An UdeM computer-science professor wins a big U.S. prize

Irina Rish

Irina Rish

Credit: Amélie Philibert | Université de Montréal

In 5 seconds

As part of a U.S. Department of Energy program and as the sole Canadian-based researcher, Irina Rish gets to spend 990,000 node-hours on the IBM Summit supercomputer at Oak Ridge National Laboratory.

The U.S. Department of Energy's Office of Science has released the list of the 56 winners of its 2023 INCITE program – and renowned Université de Montréal computer-science professor Irina Rish is among them.

The sole Canadian-based scientist on the list, Rish was awarded 990,000 “node-hours” to work over the next 12 months on the powerful IBM Summit supercomputer at Oak Ridge National Laboratory in Tennessee.

A node-hour is the usage of one node (or computing unit) on a supercomputer for one hour.

Having access to the Summit will allow Rish to develop her project ‘Scalable Foundational Models for Transferable Generalist AI,’ which aims to train large-scale multimodal deep neural network models.

“With this support,” she said, “we are not only getting a supercomputing resource, we are also taking a step towards our long-term goal of democratising artificial intelligence and demonstrating that universities and open source communities can compete in this field.”

Rish is a professor in UdeM’s Department of Computer Science and Operations Research, is a member of Mila, and holds a Canada Excellence Research Chair in Autonomous Artificial Intelligence and a Canada-CIFAR Chair in AI.

20 years at IBM

Her research interests include AI, machine learning and neural data analysis. Employed at UdeM since 2019, she taught at Columbia University and for 20 years was a team member of the IBM T. J. Watson Research Center, where she worked on several projects in neuroscience and AI.
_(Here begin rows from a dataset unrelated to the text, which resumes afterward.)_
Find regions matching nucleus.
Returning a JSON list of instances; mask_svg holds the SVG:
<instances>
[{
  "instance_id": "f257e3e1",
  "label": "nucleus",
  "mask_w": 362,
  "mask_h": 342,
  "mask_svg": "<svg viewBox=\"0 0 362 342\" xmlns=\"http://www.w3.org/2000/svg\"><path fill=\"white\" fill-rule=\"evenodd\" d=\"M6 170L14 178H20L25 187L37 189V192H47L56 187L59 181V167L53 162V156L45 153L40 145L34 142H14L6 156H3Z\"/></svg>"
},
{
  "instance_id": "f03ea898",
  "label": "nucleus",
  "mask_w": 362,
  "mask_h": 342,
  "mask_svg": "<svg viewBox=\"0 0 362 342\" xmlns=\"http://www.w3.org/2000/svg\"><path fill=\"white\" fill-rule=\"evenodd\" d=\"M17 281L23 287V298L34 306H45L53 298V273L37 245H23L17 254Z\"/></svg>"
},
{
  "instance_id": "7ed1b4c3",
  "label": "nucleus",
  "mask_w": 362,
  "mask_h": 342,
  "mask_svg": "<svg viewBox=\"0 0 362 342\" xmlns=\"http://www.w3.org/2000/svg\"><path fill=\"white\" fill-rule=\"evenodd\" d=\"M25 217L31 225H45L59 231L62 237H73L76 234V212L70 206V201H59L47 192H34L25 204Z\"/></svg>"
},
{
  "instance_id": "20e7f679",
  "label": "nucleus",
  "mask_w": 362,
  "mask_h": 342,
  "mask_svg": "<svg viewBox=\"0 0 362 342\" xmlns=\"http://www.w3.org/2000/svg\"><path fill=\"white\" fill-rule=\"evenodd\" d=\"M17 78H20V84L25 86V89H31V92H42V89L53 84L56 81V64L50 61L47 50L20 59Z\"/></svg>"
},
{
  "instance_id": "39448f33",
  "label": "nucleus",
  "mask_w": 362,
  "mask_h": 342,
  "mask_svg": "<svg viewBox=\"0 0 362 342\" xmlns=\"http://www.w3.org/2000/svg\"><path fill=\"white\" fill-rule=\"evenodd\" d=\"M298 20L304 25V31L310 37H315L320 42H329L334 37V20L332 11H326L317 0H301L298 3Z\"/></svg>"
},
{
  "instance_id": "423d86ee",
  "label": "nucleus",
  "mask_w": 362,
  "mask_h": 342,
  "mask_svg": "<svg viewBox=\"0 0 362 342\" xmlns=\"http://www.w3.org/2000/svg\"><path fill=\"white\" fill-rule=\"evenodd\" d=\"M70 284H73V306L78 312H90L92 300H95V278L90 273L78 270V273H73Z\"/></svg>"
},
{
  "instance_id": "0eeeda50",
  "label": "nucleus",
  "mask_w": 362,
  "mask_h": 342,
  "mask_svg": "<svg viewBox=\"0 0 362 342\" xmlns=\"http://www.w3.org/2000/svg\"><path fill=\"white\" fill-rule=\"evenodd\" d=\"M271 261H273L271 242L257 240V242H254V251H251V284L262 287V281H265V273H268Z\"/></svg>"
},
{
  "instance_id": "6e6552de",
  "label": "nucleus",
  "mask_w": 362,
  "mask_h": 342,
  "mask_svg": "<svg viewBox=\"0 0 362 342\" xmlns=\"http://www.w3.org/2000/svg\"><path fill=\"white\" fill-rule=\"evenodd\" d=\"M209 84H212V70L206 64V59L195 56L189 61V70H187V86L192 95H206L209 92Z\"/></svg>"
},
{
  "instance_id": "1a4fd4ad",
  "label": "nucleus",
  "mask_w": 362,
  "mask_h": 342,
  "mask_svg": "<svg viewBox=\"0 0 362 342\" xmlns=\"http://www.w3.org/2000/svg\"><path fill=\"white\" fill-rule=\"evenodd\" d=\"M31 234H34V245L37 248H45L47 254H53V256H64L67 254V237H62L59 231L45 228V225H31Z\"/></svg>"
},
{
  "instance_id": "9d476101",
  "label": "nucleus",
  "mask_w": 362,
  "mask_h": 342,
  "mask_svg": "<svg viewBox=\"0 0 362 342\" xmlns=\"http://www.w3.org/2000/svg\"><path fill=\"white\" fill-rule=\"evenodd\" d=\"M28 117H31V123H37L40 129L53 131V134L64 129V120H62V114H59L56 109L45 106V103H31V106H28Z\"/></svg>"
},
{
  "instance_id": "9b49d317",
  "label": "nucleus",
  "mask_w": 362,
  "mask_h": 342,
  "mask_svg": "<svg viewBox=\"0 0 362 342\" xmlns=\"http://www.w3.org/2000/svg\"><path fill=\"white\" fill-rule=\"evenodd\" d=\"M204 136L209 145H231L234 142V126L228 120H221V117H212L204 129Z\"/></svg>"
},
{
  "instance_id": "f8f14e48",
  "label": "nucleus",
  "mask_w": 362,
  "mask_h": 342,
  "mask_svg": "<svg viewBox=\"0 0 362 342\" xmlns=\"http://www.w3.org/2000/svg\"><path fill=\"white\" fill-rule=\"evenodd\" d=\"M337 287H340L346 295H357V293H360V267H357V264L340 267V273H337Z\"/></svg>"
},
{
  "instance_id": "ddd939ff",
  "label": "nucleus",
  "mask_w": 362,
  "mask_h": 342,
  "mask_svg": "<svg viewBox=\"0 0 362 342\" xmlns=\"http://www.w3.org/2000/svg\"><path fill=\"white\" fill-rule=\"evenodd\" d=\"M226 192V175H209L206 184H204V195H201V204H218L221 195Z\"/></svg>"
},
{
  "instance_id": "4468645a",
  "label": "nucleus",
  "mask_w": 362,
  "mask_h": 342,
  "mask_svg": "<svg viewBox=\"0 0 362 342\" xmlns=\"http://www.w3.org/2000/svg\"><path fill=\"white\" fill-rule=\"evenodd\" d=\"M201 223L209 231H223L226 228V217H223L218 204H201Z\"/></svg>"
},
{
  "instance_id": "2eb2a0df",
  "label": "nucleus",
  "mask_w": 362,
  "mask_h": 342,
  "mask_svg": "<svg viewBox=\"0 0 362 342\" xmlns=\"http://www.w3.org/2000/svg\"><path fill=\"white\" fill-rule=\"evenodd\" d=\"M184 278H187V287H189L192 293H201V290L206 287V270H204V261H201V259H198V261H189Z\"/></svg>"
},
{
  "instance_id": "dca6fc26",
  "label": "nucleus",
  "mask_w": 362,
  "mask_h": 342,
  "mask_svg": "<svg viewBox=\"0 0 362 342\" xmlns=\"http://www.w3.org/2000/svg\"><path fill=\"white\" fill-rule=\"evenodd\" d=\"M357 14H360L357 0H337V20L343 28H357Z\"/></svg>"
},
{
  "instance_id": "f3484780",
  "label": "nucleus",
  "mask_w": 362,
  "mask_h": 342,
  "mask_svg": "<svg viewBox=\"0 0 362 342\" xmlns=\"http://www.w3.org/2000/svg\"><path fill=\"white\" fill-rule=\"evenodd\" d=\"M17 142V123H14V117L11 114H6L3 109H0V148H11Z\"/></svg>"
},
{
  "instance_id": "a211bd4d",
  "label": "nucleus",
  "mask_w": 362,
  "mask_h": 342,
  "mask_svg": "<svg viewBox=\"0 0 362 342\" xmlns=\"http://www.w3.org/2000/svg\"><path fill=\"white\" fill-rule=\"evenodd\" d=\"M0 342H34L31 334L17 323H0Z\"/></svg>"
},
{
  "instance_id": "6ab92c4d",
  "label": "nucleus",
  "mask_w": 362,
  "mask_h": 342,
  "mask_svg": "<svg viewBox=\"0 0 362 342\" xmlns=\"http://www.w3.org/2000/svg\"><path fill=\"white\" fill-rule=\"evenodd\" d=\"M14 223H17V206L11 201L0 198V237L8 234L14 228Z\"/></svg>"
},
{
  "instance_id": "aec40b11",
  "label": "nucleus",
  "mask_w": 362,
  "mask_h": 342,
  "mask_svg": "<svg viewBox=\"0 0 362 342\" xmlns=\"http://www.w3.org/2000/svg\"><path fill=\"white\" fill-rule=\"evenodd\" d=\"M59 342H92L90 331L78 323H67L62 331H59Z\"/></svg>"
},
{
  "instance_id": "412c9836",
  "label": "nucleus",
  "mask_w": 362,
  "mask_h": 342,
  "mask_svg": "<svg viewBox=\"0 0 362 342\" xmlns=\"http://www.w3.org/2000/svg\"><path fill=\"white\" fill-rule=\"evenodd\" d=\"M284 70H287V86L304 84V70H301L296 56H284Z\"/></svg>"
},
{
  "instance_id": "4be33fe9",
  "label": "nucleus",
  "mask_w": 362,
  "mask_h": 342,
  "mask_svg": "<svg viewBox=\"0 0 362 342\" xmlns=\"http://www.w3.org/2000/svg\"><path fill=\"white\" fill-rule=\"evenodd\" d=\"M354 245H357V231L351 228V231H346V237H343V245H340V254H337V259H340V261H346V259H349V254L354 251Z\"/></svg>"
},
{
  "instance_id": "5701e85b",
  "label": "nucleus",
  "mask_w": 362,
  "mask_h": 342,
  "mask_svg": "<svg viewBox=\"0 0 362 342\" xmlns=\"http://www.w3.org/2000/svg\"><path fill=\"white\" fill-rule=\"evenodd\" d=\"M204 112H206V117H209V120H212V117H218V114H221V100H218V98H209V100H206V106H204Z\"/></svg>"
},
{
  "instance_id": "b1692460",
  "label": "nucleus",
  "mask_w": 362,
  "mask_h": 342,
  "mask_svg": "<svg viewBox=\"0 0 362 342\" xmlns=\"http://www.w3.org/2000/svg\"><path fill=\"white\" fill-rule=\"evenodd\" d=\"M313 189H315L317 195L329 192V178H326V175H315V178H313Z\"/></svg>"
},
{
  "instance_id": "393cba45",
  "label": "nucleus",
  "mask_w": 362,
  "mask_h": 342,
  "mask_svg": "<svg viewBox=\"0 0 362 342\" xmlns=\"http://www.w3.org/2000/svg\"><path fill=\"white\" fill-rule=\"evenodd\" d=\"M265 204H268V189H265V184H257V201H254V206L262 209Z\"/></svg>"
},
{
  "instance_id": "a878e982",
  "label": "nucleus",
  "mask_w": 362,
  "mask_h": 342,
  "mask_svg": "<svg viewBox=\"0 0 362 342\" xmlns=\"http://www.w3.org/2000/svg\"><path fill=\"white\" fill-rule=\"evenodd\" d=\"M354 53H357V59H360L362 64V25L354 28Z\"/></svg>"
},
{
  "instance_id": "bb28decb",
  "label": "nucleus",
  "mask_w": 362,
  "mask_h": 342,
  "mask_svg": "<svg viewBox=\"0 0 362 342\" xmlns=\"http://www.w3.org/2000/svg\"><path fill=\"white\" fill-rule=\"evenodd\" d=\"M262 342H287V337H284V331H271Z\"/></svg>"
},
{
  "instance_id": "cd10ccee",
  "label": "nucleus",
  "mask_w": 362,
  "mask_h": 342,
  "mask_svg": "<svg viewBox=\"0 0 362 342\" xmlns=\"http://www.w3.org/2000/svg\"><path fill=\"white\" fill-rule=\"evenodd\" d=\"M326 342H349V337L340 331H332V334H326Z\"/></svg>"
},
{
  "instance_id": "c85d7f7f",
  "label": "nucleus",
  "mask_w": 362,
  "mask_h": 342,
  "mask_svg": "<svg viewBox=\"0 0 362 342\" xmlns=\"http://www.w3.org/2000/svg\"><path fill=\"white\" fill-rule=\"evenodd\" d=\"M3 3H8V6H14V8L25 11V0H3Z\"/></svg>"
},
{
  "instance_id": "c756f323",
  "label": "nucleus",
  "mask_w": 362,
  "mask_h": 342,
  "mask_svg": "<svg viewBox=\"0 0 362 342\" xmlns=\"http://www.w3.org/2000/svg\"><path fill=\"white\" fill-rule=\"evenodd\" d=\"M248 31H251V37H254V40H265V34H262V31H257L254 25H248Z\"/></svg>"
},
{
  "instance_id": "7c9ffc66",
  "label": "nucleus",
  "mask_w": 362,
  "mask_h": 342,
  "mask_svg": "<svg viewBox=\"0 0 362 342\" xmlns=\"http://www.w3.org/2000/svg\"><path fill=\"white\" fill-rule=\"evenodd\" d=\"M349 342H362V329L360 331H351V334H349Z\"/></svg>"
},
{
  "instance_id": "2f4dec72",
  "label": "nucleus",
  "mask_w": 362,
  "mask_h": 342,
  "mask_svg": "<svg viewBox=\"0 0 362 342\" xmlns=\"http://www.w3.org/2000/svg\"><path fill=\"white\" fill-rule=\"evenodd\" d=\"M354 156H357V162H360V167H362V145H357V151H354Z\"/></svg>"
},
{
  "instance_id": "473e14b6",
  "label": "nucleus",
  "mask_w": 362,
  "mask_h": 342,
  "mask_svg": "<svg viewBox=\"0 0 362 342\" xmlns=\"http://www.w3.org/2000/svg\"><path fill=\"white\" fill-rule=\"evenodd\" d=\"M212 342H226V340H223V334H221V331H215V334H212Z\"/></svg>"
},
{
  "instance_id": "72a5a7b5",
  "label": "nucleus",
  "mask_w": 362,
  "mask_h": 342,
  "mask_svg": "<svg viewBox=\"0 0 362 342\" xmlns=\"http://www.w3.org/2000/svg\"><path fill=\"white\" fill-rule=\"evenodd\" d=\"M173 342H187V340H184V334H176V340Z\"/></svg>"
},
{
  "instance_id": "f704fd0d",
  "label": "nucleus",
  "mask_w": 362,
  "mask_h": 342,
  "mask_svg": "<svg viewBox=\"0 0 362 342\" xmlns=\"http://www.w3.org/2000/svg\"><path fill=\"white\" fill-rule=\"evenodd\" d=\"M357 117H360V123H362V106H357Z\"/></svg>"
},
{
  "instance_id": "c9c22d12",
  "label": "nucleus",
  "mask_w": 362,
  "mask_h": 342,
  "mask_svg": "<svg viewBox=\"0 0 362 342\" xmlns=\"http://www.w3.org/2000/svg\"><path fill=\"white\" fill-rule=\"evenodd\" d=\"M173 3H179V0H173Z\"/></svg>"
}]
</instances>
Established in 2003 by U.S. Under Secretary for Science Raymond Lee Orbach, the Innovative and Novel Computational Impact on Theory and Experiment (INCITE) program aims to assist research communities in advancing science and engineering.

The selection process for the winners is highly competitive and takes place over a four-month period. Experts and peer review committees evaluate the projects from various angles to select the teams that will have access to one of the program's four supercomputers for one year.

Of  97 applicants this year, half were awarded supercomputing time, including Rish and her two co-investigators: Stella Biderman, a Georgia Institute of Technology master’s student and chief scientist and organizer of EleutherAI, a grassroots AI research collective; and AI researcher Jenia Jitsev, a senior researcher leading the Scalable Learning and Multi-Purpose AI Lab at Germany’s Juelich Supercomputing Center and who is the scientific lead and founder of LAION, a non-profit organization focused on open-source AI.

Additional collaborators who contributed to the INCITE proposal include Quentin Anthony, Guillermo Cecchi, Mehdi Cherti, Guillaume Dumas, Eric Hallahan, Yonggang Hu, Sergey Panitkin, Christoph Schuhmann, Rio Yokota.

In their work in Tennessee, besides training large-scale neural network models, Rish and her team will investigate scaling laws and emergent behavior, and apply their generalization and knowledge-transfer capabilities in a variety of practical applications.

‘Alignment with human values’

The team’s goal is to contribute to advancing AI from narrow to broad interests while ensuring AI safety and “alignment with human values, and contribute towards advances in other fields such as healthcare, biomedical sciences, and others,” said Rish.

That includes developing generic, powerful, large-scale models that are pretrained in a self-supervised way on a broad variety of datasets. Such models could serve as a foundation of transferable knowledge and have much wider applications than current AI allows.

Building on recent successes in this area, the team plans to train large-scale neural network models called Transformers, which recently demonstrated impressive performance in language modeling and image processing.

Rish and her colleagues will evaluate their scaling with bigger model and pretraining datasets, and plan to extend these models to handle a much wider range of modalities beyond text and images, as well as various machine-learning tasks.

The goal will be to expand them towards adaptive, continually learning systems and develop them for predictive modeling in several applications such as healthcare and brain imaging, said Rish.

“And all this, we’ll make publicly available, so that everyone can benefit. Science is for everyone, and this project is an example of that.”